(Exercise instructions):
1. Answer these from the forum thread, one line each:
(a) Where did the first writer's two close mates move?
(b) Besides HK, where have a few of JimJams's friends gone?
(c) What city has JimJams had enough of?
2. Copy the stretch of the forum thread from "Ive got few" through "the moving abroad.", swapping "Hong Kong" for "Singapore".

BEGIN Given passage

Pretty much the same as you as im starting to become disillusioned with life in the UK. I'd love to work abroad for a year and see where it takes me. If it turns out Canada isn't for me then I will come back. I feel like I need to take a break from the UK and sample a new life, culture. I've applied for loads of jobs in the UK since the beginning of the year and had absolutely no luck. Ive been very frustrated at times and feel like this may be the beat time to try my luck abroad. Until then I wanna finish my course then I can start thinking about this in greater detail.

Ive got few friends who have already left the UK to sample a new life. Two of my close mates decided the UK was going downhill and decided to move to Hong Kong and see what it had to offer. So basically it got me thinking about the moving abroad.


----------



## JimJams (Jan 11, 2010)

Funny, a friend of mine has just relocated to HK, a few have gone to Dubai and a few to Singapore. Everyone seems to be making the move outwards whilst everyone wants to come to UK. The fools!

I know the feeling though, although for me it's a mixture of having had enough of london and wanting to explore more. Sounds like you going around the same sort of time as i am though.

Good luck with the jobs and the exam. I know it's tough starting out, but persevere and i'm sure you'll be ok. I'm fortunate that i kinda know what i'm doing but more than that I have a few years experience behind me!

END Given passage
BEGIN Record excerpts

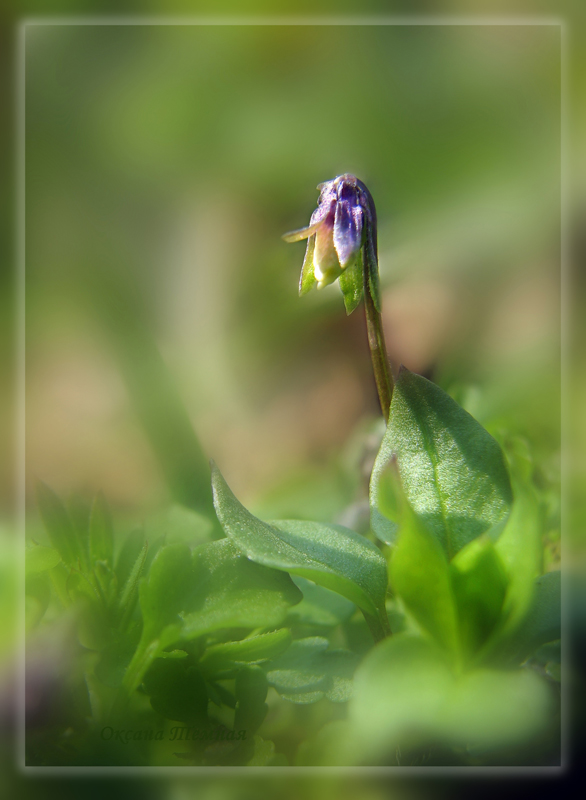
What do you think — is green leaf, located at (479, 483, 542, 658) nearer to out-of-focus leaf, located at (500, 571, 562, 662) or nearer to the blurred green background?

END Record excerpts
BEGIN Record excerpts

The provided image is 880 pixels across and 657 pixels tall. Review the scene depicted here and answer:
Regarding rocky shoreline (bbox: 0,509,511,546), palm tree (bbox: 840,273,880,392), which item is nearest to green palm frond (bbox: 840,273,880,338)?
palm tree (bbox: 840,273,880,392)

END Record excerpts

(Task answers):
1.
(a) Hong Kong
(b) Dubai and Singapore
(c) London

2.
Ive got few friends who have already left the UK to sample a new life. Two of my close mates decided the UK was going downhill and decided to move to Singapore and see what it had to offer. So basically it got me thinking about the moving abroad.